● Exercise input:

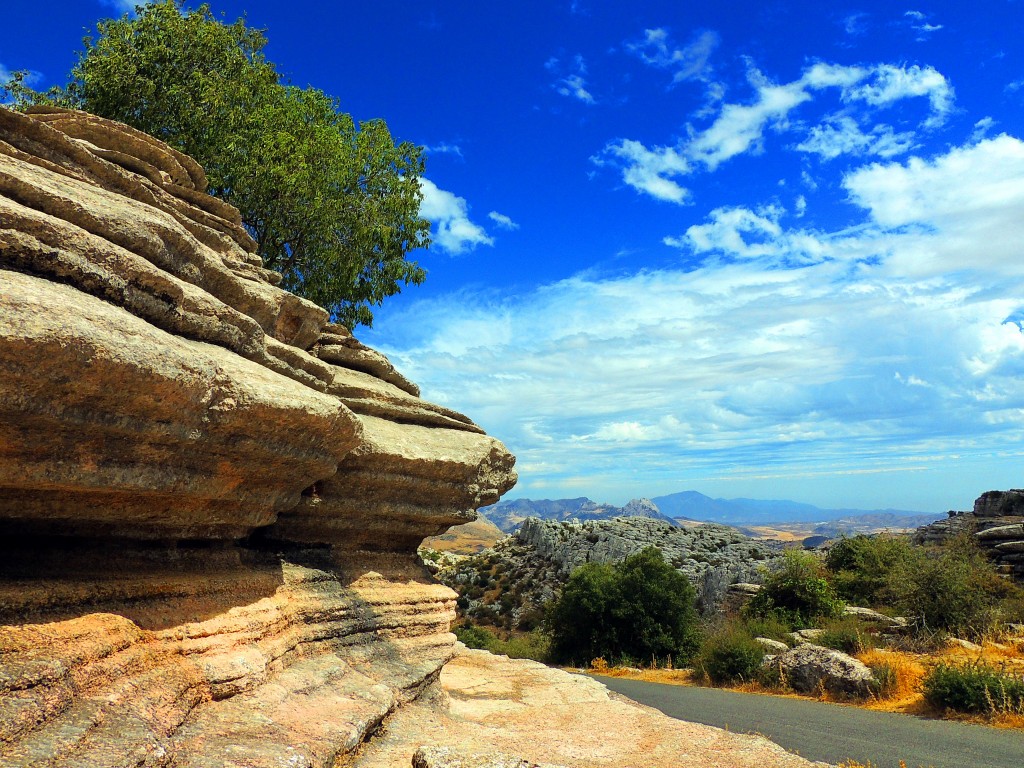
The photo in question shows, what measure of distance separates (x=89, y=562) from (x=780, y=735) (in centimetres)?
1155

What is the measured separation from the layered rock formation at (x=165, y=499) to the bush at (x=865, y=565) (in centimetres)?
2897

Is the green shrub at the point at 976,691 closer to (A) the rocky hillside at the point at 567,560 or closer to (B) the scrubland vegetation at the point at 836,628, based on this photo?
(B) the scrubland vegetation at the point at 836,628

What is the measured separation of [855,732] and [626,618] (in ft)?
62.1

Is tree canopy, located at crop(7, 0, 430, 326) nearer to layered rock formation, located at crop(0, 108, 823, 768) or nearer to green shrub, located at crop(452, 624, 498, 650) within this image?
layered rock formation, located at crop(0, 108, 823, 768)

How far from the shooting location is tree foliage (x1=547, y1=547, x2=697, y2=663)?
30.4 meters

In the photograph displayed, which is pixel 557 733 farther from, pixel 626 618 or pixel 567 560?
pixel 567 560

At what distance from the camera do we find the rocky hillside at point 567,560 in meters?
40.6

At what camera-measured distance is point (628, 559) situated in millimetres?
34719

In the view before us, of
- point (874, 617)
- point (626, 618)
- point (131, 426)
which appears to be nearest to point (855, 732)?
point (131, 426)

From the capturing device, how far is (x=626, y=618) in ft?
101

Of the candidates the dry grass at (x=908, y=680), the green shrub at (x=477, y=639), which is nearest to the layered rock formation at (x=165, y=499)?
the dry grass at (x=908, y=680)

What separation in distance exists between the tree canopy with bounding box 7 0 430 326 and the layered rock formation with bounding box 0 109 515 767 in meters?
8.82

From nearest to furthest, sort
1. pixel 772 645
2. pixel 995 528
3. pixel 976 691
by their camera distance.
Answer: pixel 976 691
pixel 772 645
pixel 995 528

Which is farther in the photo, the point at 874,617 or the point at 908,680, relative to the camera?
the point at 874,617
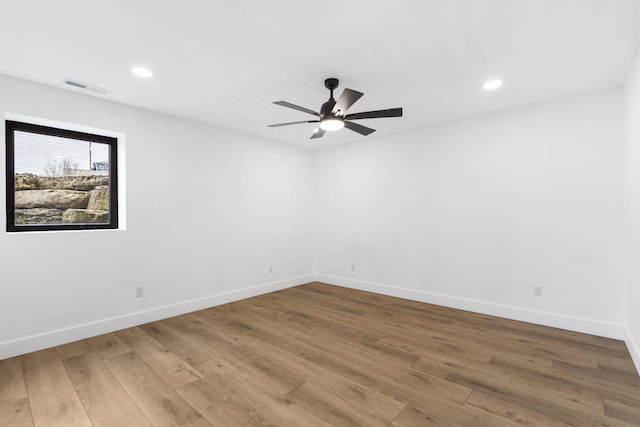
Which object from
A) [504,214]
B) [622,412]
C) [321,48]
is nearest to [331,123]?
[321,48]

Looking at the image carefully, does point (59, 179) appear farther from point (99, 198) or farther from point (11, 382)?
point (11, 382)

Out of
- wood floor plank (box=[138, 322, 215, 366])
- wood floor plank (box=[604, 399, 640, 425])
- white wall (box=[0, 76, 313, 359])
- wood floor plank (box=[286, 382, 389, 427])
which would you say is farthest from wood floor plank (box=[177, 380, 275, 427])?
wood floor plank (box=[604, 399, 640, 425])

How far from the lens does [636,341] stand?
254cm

● Task statement: Copy out the lines from the one holding "How far from the shooting" through the last line, both ends included, and leave the pictures out.

● Output for this exercise:
How far from the shooting location is tree foliage (x1=547, y1=547, x2=697, y2=663)?
30.4 meters

In the photograph displayed, which is pixel 557 733 farther from, pixel 626 618 or pixel 567 560?
pixel 567 560

At what distance from the camera do we find the rocky hillside at point 567,560 in meters?
40.6

At what camera-measured distance is point (628, 559) situated in millimetres?
34719

In the view before us, of
- point (874, 617)
- point (626, 618)
- point (131, 426)
which appears to be nearest to point (855, 732)?
point (131, 426)

From the capturing device, how far is (x=626, y=618) in ft?
101

Of the candidates the dry grass at (x=908, y=680), the green shrub at (x=477, y=639), which is nearest to the layered rock formation at (x=165, y=499)?
the dry grass at (x=908, y=680)

What separation in distance exists between the tree canopy with bounding box 7 0 430 326 and the layered rock formation with bounding box 0 109 515 767 in meters?
8.82

From nearest to furthest, sort
1. pixel 772 645
2. pixel 995 528
3. pixel 976 691
by their camera distance.
Answer: pixel 976 691
pixel 772 645
pixel 995 528

Which is farther in the photo, the point at 874,617 or the point at 908,680, relative to the camera?
the point at 874,617
Which object from
A) [504,214]
B) [622,412]
C) [321,48]
is nearest to [331,123]?
[321,48]

Looking at the image carefully, does point (59, 179) appear farther from point (99, 198) or farther from point (11, 382)?
point (11, 382)

Out of
- wood floor plank (box=[138, 322, 215, 366])
- wood floor plank (box=[604, 399, 640, 425])
- white wall (box=[0, 76, 313, 359])
- wood floor plank (box=[286, 382, 389, 427])
which would you say is farthest from wood floor plank (box=[177, 380, 275, 427])?
wood floor plank (box=[604, 399, 640, 425])

How far from the lens does [636,341] stand?
254cm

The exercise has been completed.